He sent David to sleep in his own bed and in the early morning he went and woke him. There were shadows under Santa’s eyes and it was clear he had spent the whole night through in front of the fire thinking of a way David could get the Zany flower.

“Now,” he said, “You must go to the Isle of the Mermaids. They can help you if anyone can. Their isle is in the nearby North seas and easily reached.”

David ran into the kitchen and told the bunny goodbye. Then he started out in company with Elmer Smidereen, the elf who was to lead him to the sea. Santa was right - the sea was nearby - though you never would have suspected it in Santa Land where frozen waste seemed to stretch forever.

At the shore there was a dory and David jumped in and pulled steadily at the oars. “Keep going Nor-Noreast.” shouted Elmer. “You can’t miss it.”

And he didn’t miss it for the mermaids were lining the banks of their Isle singing and guiding the little dory ashore. The beautiful creatures surrounded David and he would have been speechless with shyness had he not remembered his purpose.

“Please,” he begged. “Can you tell me how to get a Zany flower?”

They fell back in alarm and looked at him in grief.

The one said. “There is only one way, fair-haired one. You must ride a manfish to the bottom of the sea!”


Chapter 12
DAVID RIDES A MANFISH

David was stunned when the mermaids told him he must ride a manfish to the bottom of the sea.

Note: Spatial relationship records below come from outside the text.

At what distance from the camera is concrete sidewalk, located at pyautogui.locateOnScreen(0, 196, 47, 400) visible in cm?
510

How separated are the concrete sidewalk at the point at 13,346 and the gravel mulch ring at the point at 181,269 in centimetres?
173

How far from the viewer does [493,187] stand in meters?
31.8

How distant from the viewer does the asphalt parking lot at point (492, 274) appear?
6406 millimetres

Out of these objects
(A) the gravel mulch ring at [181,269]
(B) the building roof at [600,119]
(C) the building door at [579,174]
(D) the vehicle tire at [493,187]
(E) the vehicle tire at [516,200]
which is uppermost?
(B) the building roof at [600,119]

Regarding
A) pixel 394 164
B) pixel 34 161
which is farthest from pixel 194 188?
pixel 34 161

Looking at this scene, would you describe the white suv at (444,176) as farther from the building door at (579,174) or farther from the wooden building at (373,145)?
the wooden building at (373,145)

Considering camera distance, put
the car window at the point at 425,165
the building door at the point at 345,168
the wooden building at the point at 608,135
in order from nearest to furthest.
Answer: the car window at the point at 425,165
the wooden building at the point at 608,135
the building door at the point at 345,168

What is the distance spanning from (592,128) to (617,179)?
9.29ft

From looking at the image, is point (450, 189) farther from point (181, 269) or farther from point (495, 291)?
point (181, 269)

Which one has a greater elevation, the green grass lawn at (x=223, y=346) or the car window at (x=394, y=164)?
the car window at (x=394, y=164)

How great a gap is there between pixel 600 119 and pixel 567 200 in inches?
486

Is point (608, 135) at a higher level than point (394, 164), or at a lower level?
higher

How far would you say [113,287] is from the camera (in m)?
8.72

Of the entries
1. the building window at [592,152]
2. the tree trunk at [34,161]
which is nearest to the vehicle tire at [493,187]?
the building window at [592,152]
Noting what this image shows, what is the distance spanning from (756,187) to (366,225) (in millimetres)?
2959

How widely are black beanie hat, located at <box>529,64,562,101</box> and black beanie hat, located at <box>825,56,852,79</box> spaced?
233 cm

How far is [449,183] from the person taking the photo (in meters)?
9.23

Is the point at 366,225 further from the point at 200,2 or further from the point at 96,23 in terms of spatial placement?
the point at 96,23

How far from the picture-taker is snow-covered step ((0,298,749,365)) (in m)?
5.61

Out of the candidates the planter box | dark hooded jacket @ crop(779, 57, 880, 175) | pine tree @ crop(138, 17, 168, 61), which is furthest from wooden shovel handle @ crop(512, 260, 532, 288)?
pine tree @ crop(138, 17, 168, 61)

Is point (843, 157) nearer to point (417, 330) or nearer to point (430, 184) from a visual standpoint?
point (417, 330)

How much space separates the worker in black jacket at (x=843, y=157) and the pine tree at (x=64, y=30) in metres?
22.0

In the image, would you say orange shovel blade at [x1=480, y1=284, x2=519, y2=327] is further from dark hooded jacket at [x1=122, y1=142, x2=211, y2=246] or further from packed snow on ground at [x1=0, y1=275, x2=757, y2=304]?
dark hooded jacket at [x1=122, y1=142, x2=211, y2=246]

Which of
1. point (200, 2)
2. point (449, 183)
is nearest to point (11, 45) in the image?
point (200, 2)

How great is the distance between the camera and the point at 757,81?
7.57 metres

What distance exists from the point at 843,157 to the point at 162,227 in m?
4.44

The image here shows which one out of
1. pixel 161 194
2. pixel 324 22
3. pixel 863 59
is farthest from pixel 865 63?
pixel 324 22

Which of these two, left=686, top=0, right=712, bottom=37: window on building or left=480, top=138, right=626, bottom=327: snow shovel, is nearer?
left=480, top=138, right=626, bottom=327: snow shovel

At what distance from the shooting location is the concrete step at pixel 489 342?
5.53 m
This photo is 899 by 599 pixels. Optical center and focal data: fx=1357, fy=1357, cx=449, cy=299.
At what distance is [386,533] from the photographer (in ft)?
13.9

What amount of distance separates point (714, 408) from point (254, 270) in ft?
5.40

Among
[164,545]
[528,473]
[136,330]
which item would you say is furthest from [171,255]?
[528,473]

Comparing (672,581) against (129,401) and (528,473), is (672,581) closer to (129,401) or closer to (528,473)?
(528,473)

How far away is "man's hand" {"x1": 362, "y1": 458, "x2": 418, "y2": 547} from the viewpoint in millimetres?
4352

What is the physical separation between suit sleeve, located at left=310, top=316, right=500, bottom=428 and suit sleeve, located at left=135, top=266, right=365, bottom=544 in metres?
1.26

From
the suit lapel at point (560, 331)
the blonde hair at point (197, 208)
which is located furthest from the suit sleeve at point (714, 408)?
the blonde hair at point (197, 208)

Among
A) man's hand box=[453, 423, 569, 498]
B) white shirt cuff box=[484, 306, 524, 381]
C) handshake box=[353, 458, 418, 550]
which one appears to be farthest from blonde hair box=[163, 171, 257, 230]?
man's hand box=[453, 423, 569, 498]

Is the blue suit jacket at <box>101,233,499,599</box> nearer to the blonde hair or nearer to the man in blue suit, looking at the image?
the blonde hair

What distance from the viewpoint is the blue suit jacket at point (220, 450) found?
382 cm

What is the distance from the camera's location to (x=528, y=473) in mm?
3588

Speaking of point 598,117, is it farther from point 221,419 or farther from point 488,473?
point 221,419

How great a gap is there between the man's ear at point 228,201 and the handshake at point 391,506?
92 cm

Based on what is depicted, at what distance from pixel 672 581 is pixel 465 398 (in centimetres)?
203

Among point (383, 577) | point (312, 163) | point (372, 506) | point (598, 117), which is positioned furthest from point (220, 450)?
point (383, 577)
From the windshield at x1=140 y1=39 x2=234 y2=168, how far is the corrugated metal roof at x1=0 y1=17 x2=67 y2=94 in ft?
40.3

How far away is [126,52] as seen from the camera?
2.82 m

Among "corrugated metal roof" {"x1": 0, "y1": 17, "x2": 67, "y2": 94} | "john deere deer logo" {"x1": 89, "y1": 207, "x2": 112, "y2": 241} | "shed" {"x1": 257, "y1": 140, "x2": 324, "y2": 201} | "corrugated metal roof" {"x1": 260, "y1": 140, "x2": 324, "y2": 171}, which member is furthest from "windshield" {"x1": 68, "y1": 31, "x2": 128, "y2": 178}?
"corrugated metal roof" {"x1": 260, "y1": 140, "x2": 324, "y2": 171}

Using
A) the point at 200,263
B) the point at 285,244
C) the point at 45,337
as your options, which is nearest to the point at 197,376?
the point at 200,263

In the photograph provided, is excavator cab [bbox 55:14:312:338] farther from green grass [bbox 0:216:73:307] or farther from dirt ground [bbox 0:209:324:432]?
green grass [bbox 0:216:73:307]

“What is a manfish?“ he asked. “And how could I ride him?”

“A manfish,” explained a lovely maid, “is the only creature that can descend to the very floor of the ocean.”

“Have you never seen one?” cried another mermaid. “They often swim here to sun themselves on our rocks. Wait and you will see.”

So David sat on the shore surrounded by the maids and scanned the seas for fish. But hours passed and none appeared. The maids grew tired and dove deep into the sea to refresh themselves.

Then, suddenly, from far off shore there was a cry and David saw one mermaid waving frantically. All gathered on shore and watched as the pretty creature swam to the isle. When she came to the rocks she was holding an enormous fish by one fin.

“Here,” she cried to David, “Here is your manfish!”

What a creature! His mouth was twice as large as his eyes were like those of a man. David waded into the water and crouched beside the fish.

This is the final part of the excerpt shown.